E-voting on the Tangle

The full article was originally published by Samuel Rufinatscha on Medium. Read the full article here.

Traditional voting systems have been around for a very long time. The idea is simple, you have some people that stay near the urns, people vote and at the end those persons have to count everything and see the turnout of that vote. There’s also mail based voting, which means you receive an envelope, vote and then you send it back. But both systems can be influenced by third parties, and are not reliable. Votes can easily be altered or eliminated behind closed doors. Not only that, also the transport of votes isn’t safe, as someone can get access to them or some of them can be lost. Moreover, people have to travel and waste time just to go and vote. A lot of them don’t do that, which is why the voting percentages are pretty low nowadays, at least when compared to a decade or two ago. And on top of that, the traditional voting system is expensive. It requires a lot of money invested in the infrastructure.

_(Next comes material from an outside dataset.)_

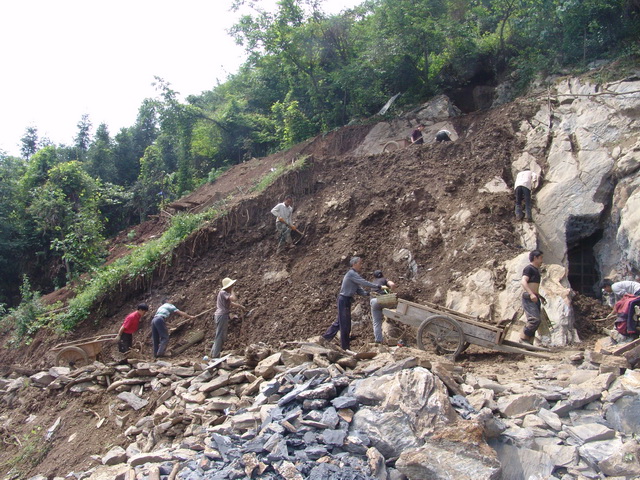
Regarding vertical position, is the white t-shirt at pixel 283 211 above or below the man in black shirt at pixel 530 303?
above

Electronic voting (e-voting) is intended to facilitate the process while ensuring security and privacy. It allows people to vote at any time and from anywhere in the world. This encourages people to state their opinion and thus increases the participation rate. In addition, it eliminates the costs for physical infrastructure.

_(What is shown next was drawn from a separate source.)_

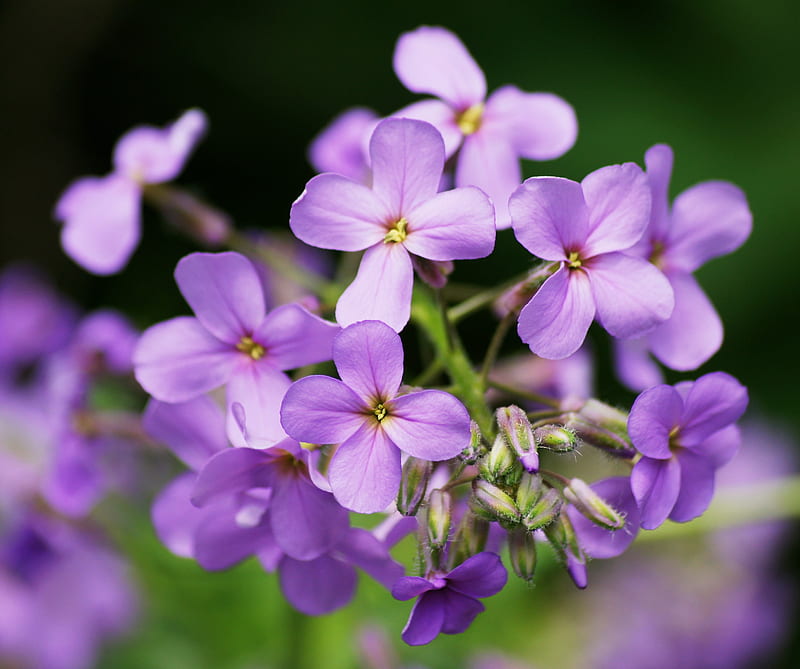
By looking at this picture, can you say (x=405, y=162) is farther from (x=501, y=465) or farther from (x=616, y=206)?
(x=501, y=465)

The development of a secure voting protocol is not trivial. The following work makes use of the immutable and feeless nature of the Tangle. In addition, Masked Authenticated Messaging, one of IOTA’s most powerful modules, provides the foundation for secure data transmission [1].


An e-voting protocol is acceptable if following requirements are met [2]:


The voter’s ballot must be treated confidentially. No one, not even the electoral authorities may link a ballot to the voter who casts it. In addition, a voting system shall be coercion-resistant and not allow anyone to prove that it was voted in a particular manner.

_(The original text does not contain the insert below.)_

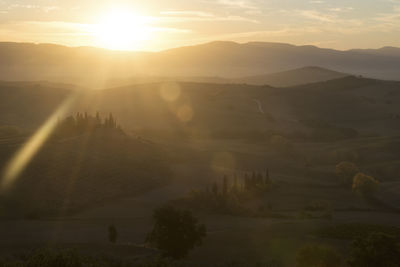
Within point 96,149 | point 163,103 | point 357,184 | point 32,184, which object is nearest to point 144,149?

To achieve integrity, it must be impossible for a vote to be altered or eliminated. Besides that, it must be ensured that only valid votes are included in the tally.


The protocol must provide an authentication mechanism to ensure only eligible voters are allowed to vote. Therefore, a voter must be given some form of legitimacy to authenticate during the vote. In addition, the idea of “one voter, one vote” must be preserved.


There are two categories of verifiability: individual and universal.
Individual verifiability, as the name indicates, allows an individual to verify that the vote has been properly received and is part of the final tally. Universal verifiability means anyone can verify that the election was properly performed and all votes have been counted correctly. To achieve universal verifiability, the results and collected ballots are published for public viewing.